[Short exercise]:
Copy the stretch of entries below from the line containing "How far do the" through the line containing "Between the two, is", with both of those lines included. Leave out the pictures in your copy.

**** Task data ****

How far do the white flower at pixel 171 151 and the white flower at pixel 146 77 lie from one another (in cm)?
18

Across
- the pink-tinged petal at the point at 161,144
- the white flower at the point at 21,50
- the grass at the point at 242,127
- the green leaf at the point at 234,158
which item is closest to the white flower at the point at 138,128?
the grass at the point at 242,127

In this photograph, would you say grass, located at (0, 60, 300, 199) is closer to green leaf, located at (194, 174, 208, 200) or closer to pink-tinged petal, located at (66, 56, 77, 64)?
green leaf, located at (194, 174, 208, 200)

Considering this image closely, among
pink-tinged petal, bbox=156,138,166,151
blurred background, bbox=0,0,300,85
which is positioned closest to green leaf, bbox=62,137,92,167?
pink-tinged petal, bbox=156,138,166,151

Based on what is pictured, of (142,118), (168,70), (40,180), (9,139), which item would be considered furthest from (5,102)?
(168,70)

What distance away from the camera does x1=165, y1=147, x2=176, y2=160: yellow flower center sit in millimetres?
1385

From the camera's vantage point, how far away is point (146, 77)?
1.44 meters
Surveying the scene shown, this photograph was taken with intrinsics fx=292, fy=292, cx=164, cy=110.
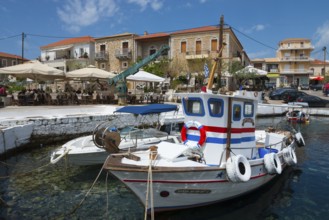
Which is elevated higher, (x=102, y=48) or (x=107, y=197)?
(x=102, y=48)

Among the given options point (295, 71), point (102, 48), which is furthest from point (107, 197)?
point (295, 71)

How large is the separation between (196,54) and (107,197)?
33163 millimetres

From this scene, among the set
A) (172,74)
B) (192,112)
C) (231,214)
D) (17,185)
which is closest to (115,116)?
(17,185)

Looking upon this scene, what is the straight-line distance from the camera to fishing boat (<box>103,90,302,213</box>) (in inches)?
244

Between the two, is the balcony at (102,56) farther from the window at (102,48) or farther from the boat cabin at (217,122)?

****
**** Task data ****

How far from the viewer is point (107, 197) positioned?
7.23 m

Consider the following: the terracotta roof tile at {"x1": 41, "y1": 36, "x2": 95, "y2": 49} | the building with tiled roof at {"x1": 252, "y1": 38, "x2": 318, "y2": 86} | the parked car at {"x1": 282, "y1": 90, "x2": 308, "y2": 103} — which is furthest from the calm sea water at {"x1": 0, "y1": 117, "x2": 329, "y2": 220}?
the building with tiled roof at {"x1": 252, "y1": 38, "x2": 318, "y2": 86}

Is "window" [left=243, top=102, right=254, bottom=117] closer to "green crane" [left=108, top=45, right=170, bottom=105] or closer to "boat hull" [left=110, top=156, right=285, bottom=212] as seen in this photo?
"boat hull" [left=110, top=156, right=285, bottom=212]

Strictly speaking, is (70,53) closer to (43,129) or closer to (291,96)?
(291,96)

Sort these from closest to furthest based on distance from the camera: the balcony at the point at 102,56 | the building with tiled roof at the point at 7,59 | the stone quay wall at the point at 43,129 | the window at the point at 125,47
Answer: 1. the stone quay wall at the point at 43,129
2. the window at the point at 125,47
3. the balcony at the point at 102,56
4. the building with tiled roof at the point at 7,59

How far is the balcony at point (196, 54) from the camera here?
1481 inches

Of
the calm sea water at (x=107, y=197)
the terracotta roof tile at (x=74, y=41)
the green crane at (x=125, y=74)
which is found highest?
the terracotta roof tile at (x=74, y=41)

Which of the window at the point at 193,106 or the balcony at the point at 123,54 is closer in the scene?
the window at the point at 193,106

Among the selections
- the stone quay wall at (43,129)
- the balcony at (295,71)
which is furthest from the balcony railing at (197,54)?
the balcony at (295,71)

****

[Final result]:
How far do the white flower at pixel 171 151 and the white flower at pixel 146 77 lie from one another (in cm)?
18

Across
- the pink-tinged petal at the point at 161,144
- the white flower at the point at 21,50
- the grass at the point at 242,127
- the green leaf at the point at 234,158
which item is closest to the white flower at the point at 138,128?
the grass at the point at 242,127

In this photograph, would you say grass, located at (0, 60, 300, 199) is closer to green leaf, located at (194, 174, 208, 200) or closer to pink-tinged petal, located at (66, 56, 77, 64)?
green leaf, located at (194, 174, 208, 200)

Considering this image closely, among
pink-tinged petal, bbox=156,138,166,151
blurred background, bbox=0,0,300,85
which is positioned closest to green leaf, bbox=62,137,92,167?
pink-tinged petal, bbox=156,138,166,151

Based on what is pictured, of (142,118), (168,70), (40,180), (9,139), which item would be considered furthest from (5,102)?
(168,70)

What distance away from the camera does x1=165, y1=147, x2=176, y2=160: yellow flower center sit in millimetres?
1385

From the camera's vantage point, how far away is point (146, 77)?
1.44 meters
Surveying the scene shown, this photograph was taken with intrinsics fx=292, fy=292, cx=164, cy=110.
Which is elevated higher, (x=102, y=48) or (x=107, y=197)?
(x=102, y=48)

Among the given options point (295, 71), point (102, 48), which is furthest from point (107, 197)?
point (295, 71)

How large is the separation between (196,54) and (107,197)?
33163 millimetres

From this scene, among the set
A) (172,74)
B) (192,112)
C) (231,214)
D) (17,185)
which is closest to (115,116)?
(17,185)

Looking upon this scene, what is the straight-line distance from the camera to fishing boat (<box>103,90,302,213</box>) (in inches)?
244

Between the two, is the balcony at (102,56) farther from the window at (102,48) or farther from the boat cabin at (217,122)?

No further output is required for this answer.